In order to address this problem, we used a feature of the relationship between age and enrolment in our data. Specifically we noted that there was a jump in enrolment between children born in December 2001 and January 2002 in whether they were enrolled in the 2006-2007 school year; we argue this is because parents and teachers use the calendar year of birth in which a child turns five as a ‘rule of thumb’ for enrolment – so children born in 2001 would be more likely to be enrolled in 2006-2007 than children born in 2002. This ‘discontinuity’, which leads to a child born in December 2001being more likely to be enrolled than a child born in January 2002, allows us to reliably estimate the effects of the meals on nutritional status. Essentially, our analysis depends on the assumption that children born in these adjacent months are similar in all other ways except that the December-born children are more likely to be enrolled. In particular, we do not expect the nutrition status of December-born or January-born children to be systematically different except through the effects of enrolment (and so Midday Meals).

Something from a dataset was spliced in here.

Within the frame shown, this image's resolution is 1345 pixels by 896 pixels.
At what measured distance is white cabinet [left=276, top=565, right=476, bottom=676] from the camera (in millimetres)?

School meals at age five compensated entirely for malnourishment from droughts in early childhood

Our findings were surprisingly positive. We found that the Midday meals had an effect both on the weight and the height of children who received these meals. In particular, the effect was largest for children whose nutrition had suffered as a result of droughts in early childhood.

India had suffered from a severe drought in 2002-2003, the worst nation-wide since at least 1987; rainfall in the Young Lives survey districts in Andhra Pradesh was up to 40% below normal. The drought, we found, had a large negative effect on the weight and height of children – almost a full standard deviation on height-for-age z-scores based on the World Health Organization (WHO) reference. We also found, however, that the Midday Meals compensated for this nutritional shock entirely – put simply, there was no difference in 2007 between the nutritional status of children whose households were not affected by the drought and those who had suffered from the drought but had later received the school meals.

Is this finding on the effect of school meals, compensating four years later for the effect of droughts in the first two years of life, plausible? In the light of the literature on catch-up growth, we think it is. More importantly, it provides perhaps the first example where a nationwide policy, evaluated at scale, can be shown to lead to catch-up growth. Given the high levels of child malnutrition in India, and the unpredictability of monsoon rains, these are hopeful findings.

What do these results mean for policy?

The direct connection between specific research findings and policy is rarely clear. At the very least, as I wrote in the Guardian last summer in the wake of the Bihar Midday Meals poisoning tragedy, these findings (and others on the programme) provide evidence on the benefits of the Scheme. They suggest further that there may be some hope for correcting nutritional deprivations which have been uncorrected by the crucial window of a thousand days from conception to the second birthday. Prevention and remediation of nutritional insults till two years of age is likely to be the most effective strategy, in costs and in impact, for dealing with child malnutrition; but for children who remain malnourished outside this critical window, some remediation might still be achievable.

This column is based on a paper that was published in the latest issue of Economic Development and Cultural Change (ungated version here).

Notes:

  1. Stunting reflects that a child is in the bottom 3 percentiles of the international growth standards developed by the World Health Organization (WHO). For more details, see http://www.who.int/childgrowth/en/.
  2. This is similar to older findings here but importantly different from Barham and coauthors’ recent experimental study.